I lit my cigarette and inhaled deeply, letting the smoke sit in my lungs for a few seconds while I watched the ceiling. The door opened suddenly, and a man came in with a guitar case slung over his shoulder. He nodded to me and sat the case down, leaning against the wall opposite of me. He revealed his own cigarette and asked for a light, so I tossed him mine.
"Privacy, huh?" The man said, his voice gravelly and rough. He seemed nice enough, but this is the kind of place where the "nice enough" would shoot you dead in an alley over ten dollars. I glanced him over as I shrugged and drew from my cig again. He was a skinny guy, clad in a leather jacket and blue jeans. He looked as though he was playing Jailhouse Rock Elvis, and I laughed inwardly at that thought. He looked greasy and out of style, just as washed up as me. I gestured to his case and asked what he played.
"I'm a bass man, actually. I play whatever brings the money in. Here lately, it seems like nothing does." I laughed politely and continued the conversation. We talked for about 30 minutes, just smoking up the bathroom and discussing everything from music to women. He told me he had just come in from Texas, but had been traveling since he left his home in California. Hell of a way from home here in Tennessee.

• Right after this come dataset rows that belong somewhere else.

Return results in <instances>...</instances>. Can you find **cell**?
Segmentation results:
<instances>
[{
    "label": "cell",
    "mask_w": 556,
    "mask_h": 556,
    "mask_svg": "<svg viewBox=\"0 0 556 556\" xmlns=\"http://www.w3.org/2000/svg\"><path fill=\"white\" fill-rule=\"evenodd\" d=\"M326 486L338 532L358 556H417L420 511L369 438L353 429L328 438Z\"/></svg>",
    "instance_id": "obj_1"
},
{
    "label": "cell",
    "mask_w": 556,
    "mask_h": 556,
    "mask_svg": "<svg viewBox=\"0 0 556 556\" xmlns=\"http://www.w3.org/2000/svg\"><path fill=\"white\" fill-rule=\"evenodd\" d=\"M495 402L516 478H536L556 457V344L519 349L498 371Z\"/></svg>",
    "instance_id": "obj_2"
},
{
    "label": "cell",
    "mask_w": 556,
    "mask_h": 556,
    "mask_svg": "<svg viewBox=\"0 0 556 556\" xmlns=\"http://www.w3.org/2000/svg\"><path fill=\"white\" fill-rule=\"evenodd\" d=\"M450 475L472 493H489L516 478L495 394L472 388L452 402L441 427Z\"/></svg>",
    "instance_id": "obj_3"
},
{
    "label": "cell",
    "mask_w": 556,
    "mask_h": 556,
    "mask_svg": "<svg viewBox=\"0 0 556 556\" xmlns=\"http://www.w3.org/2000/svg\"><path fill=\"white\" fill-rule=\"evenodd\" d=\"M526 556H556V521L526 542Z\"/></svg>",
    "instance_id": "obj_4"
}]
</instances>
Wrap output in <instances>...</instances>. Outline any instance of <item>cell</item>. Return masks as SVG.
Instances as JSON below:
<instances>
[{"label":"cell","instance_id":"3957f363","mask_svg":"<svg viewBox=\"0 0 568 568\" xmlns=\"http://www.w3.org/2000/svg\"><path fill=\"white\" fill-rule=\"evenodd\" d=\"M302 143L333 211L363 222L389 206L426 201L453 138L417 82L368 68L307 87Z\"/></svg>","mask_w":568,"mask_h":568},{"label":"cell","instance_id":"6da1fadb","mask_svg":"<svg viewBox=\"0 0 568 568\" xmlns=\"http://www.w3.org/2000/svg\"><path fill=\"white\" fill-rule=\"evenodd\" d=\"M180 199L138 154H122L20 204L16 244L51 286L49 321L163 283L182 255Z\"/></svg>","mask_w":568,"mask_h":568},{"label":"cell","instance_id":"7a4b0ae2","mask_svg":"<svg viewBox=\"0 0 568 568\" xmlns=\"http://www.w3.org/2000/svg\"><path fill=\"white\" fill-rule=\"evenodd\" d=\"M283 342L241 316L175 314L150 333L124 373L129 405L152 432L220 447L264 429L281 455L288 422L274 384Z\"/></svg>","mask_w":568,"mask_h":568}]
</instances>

I lit another cigarette and shook his hand, heading out of the door and towards the bar to pay my tab. The bartender, a long time friend of mine, waved me off and told me to get it next time. I nodded and thanked him, but left five dollars for the Jailhouse Elvis's next drink. When I told him who it was for, he looked shocked and shook his head.
"Kris, I think you're mistaken. Tell me you didn't see that man." He said, his eyes wide. I laughed and asked what his problem was, stunning out my cigarette in the nearby ashtray. "They call him the Drifter, Kris. It's said he died here years ago, sometime around the late 60s. He's an omen. A musician's LAST omen." I just laughed and started for the door, getting in my old truck and starting the engine. A last omen? I've heard a lot of crap, but that certainly is high on the list for best one yet. I noticed the "Drifter" come out of the bathroom and sit on a stool, his case in hand. He turned to me and nodded, a slight grin on his face. The smile gave me the chills, but I shook it off and started home.
About halfway back to the house, a bluesy-rock tune came on the radio and I turned it up. As I rounded a curve about a mile from the house, I saw something step out into the road ahead. I swerved to avoid it, and lost control. The last thing I remember is the sound of a bass guitar, and a greasy Jailhouse Elvis standing in the road.